Document passage -
____

# Daisy's 5th birthday at the bridge



## TheZ's (Jun 13, 2011)

It was good to read more about Daisy. She sounds like a wonderful girl and quite a bit like our Zoe. May the happy memories of her continue to be with you.


----------



## swishywagga (Nov 13, 2012)

What a beautiful, funny and loving golden girl she was. It is so nice of you to share your memories of Daisy with us. I was in tears when I watched your video tribute to her, it breaks my heart to think that you lost her so young. I have no doubt that she sent you your wonderful golden boy Sammy, and I know that she will be forever watching over you with her beautiful golden smile knowing you have opened your hearts to another golden. I am sending you all the biggest golden hug down and hope that although today will be sad you will also smile at the wonderful memories your beautiful Daisy gave you. She will be forever in your hearts, hugs again from me and Barnaby xxxx


----------



## maggie1951 (Apr 20, 2007)

Thinking of you on this sad day but my Naughty Charlie girl will be making Daisy smile


----------



## *Laura* (Dec 13, 2011)

My tears started with your first sentence. I'm so sad you lost your sweet Daisy so young. It's so unfair. I love reading your stories about her. And what a cute chubba puppy she was. I'm glad Sammy is there to help you to smile today because these anniversaries are so difficult. Sending you and your family big ((hugs)).

____

Exercise data -
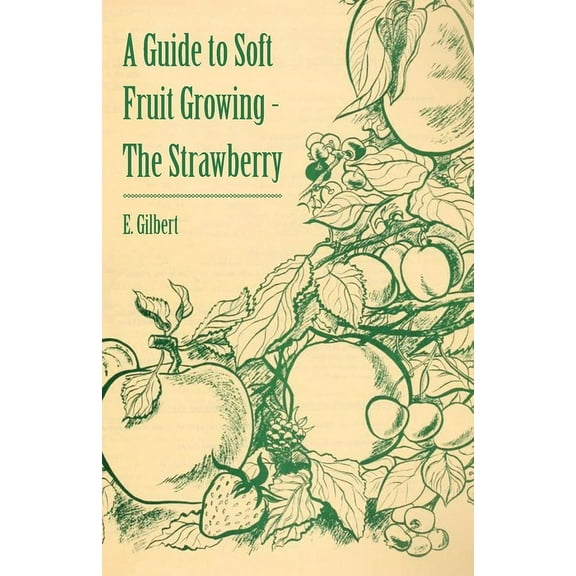 A Guide to Soft Fruit Growing - The Strawberry, (Paperback)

____

Set of tasks -
1 > Transcribe the passage of the thread about Daisy's birthday, starting with "What a beautiful, funny" and going on through "(Apr 20, 2007)".
2 > In the thread about Daisy's birthday, what is the name of the golden boy that swishywagga believes Daisy sent?
3 > Resume the thread about Daisy's birthday from the point where it stops.
The listing was drawn from a separate source.

Results of the tasks -
1 >
What a beautiful, funny and loving golden girl she was. It is so nice of you to share your memories of Daisy with us. I was in tears when I watched your video tribute to her, it breaks my heart to think that you lost her so young. I have no doubt that she sent you your wonderful golden boy Sammy, and I know that she will be forever watching over you with her beautiful golden smile knowing you have opened your hearts to another golden. I am sending you all the biggest golden hug down and hope that although today will be sad you will also smile at the wonderful memories your beautiful Daisy gave you. She will be forever in your hearts, hugs again from me and Barnaby xxxx


----------



## maggie1951 (Apr 20, 2007)

2 > Sammy

3 >
----------



## HolDaisy (Jan 10, 2012)

Thank you for your kind messages. It is a tough day but we are trying to remember all the happy times we had with her. We know that she would love Sammy and hopefully she will be smiling down happy that there is another golden having a nice life like she had. We just bought some special Daisy and rainbow cupcakes from the shop  and guess who was up on the chair with his eye on them...lol. Thanks again, you're all the best x


----------



## GoldenMum (Mar 15, 2010)

Happy Birthday beautiful Daisy, my heart breaks for you. We never have them long enough, but she was way to young. Give Sammy an extra hug today, I know that's what help me there days. Hugs to you too!


----------



## goldensmum (Oct 23, 2007)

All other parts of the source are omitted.